Saved data entries:
———

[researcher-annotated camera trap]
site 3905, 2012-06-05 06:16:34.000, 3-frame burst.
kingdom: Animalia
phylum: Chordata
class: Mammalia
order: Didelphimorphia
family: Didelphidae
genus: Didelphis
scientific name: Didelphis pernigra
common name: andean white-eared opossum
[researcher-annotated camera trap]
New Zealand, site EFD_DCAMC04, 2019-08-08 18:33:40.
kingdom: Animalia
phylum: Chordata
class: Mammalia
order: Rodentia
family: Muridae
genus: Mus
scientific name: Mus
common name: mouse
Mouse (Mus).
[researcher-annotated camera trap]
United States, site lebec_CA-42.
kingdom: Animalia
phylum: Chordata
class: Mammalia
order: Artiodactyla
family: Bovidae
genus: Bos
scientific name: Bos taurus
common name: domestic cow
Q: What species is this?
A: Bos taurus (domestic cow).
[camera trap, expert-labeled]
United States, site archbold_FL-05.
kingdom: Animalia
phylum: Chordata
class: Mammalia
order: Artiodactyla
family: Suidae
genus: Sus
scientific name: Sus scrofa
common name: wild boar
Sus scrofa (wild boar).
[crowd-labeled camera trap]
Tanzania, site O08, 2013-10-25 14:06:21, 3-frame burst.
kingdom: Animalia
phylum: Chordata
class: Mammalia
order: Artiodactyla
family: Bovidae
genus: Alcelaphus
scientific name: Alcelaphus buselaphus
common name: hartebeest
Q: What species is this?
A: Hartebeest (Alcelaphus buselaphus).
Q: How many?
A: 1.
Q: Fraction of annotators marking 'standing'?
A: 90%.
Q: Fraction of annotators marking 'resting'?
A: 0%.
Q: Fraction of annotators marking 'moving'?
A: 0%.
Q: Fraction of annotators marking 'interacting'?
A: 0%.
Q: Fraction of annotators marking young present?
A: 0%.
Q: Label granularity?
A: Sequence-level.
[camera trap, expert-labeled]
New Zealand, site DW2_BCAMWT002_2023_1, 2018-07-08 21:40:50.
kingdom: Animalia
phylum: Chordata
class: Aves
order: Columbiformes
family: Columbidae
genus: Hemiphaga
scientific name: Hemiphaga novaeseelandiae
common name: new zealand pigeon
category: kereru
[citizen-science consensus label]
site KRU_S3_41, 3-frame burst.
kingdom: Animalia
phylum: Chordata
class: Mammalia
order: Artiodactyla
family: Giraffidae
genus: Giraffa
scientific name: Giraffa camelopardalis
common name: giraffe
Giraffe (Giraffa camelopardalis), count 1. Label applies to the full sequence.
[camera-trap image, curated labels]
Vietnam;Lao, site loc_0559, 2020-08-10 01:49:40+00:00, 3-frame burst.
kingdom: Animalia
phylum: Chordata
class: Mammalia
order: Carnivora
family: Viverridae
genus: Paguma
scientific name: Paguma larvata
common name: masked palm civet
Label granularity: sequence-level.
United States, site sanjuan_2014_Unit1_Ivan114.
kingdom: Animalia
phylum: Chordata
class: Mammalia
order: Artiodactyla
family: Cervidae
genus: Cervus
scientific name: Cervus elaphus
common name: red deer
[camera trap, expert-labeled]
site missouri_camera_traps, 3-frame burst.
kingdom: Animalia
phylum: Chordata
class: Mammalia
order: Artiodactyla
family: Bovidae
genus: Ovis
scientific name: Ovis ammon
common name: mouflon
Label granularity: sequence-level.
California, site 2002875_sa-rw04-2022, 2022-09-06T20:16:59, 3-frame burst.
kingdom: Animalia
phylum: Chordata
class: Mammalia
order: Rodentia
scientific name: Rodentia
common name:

———

From beginning to end, the data must be duplicated exactly.

§ **Exercise output**:
[researcher-annotated camera trap]
site 3905, 2012-06-05 06:16:34.000, 3-frame burst.
kingdom: Animalia
phylum: Chordata
class: Mammalia
order: Didelphimorphia
family: Didelphidae
genus: Didelphis
scientific name: Didelphis pernigra
common name: andean white-eared opossum
[researcher-annotated camera trap]
New Zealand, site EFD_DCAMC04, 2019-08-08 18:33:40.
kingdom: Animalia
phylum: Chordata
class: Mammalia
order: Rodentia
family: Muridae
genus: Mus
scientific name: Mus
common name: mouse
Mouse (Mus).
[researcher-annotated camera trap]
United States, site lebec_CA-42.
kingdom: Animalia
phylum: Chordata
class: Mammalia
order: Artiodactyla
family: Bovidae
genus: Bos
scientific name: Bos taurus
common name: domestic cow
Q: What species is this?
A: Bos taurus (domestic cow).
[camera trap, expert-labeled]
United States, site archbold_FL-05.
kingdom: Animalia
phylum: Chordata
class: Mammalia
order: Artiodactyla
family: Suidae
genus: Sus
scientific name: Sus scrofa
common name: wild boar
Sus scrofa (wild boar).
[crowd-labeled camera trap]
Tanzania, site O08, 2013-10-25 14:06:21, 3-frame burst.
kingdom: Animalia
phylum: Chordata
class: Mammalia
order: Artiodactyla
family: Bovidae
genus: Alcelaphus
scientific name: Alcelaphus buselaphus
common name: hartebeest
Q: What species is this?
A: Hartebeest (Alcelaphus buselaphus).
Q: How many?
A: 1.
Q: Fraction of annotators marking 'standing'?
A: 90%.
Q: Fraction of annotators marking 'resting'?
A: 0%.
Q: Fraction of annotators marking 'moving'?
A: 0%.
Q: Fraction of annotators marking 'interacting'?
A: 0%.
Q: Fraction of annotators marking young present?
A: 0%.
Q: Label granularity?
A: Sequence-level.
[camera trap, expert-labeled]
New Zealand, site DW2_BCAMWT002_2023_1, 2018-07-08 21:40:50.
kingdom: Animalia
phylum: Chordata
class: Aves
order: Columbiformes
family: Columbidae
genus: Hemiphaga
scientific name: Hemiphaga novaeseelandiae
common name: new zealand pigeon
category: kereru
[citizen-science consensus label]
site KRU_S3_41, 3-frame burst.
kingdom: Animalia
phylum: Chordata
class: Mammalia
order: Artiodactyla
family: Giraffidae
genus: Giraffa
scientific name: Giraffa camelopardalis
common name: giraffe
Giraffe (Giraffa camelopardalis), count 1. Label applies to the full sequence.
[camera-trap image, curated labels]
Vietnam;Lao, site loc_0559, 2020-08-10 01:49:40+00:00, 3-frame burst.
kingdom: Animalia
phylum: Chordata
class: Mammalia
order: Carnivora
family: Viverridae
genus: Paguma
scientific name: Paguma larvata
common name: masked palm civet
Label granularity: sequence-level.
United States, site sanjuan_2014_Unit1_Ivan114.
kingdom: Animalia
phylum: Chordata
class: Mammalia
order: Artiodactyla
family: Cervidae
genus: Cervus
scientific name: Cervus elaphus
common name: red deer
[camera trap, expert-labeled]
site missouri_camera_traps, 3-frame burst.
kingdom: Animalia
phylum: Chordata
class: Mammalia
order: Artiodactyla
family: Bovidae
genus: Ovis
scientific name: Ovis ammon
common name: mouflon
Label granularity: sequence-level.
California, site 2002875_sa-rw04-2022, 2022-09-06T20:16:59, 3-frame burst.
kingdom: Animalia
phylum: Chordata
class: Mammalia
order: Rodentia
scientific name: Rodentia
common name:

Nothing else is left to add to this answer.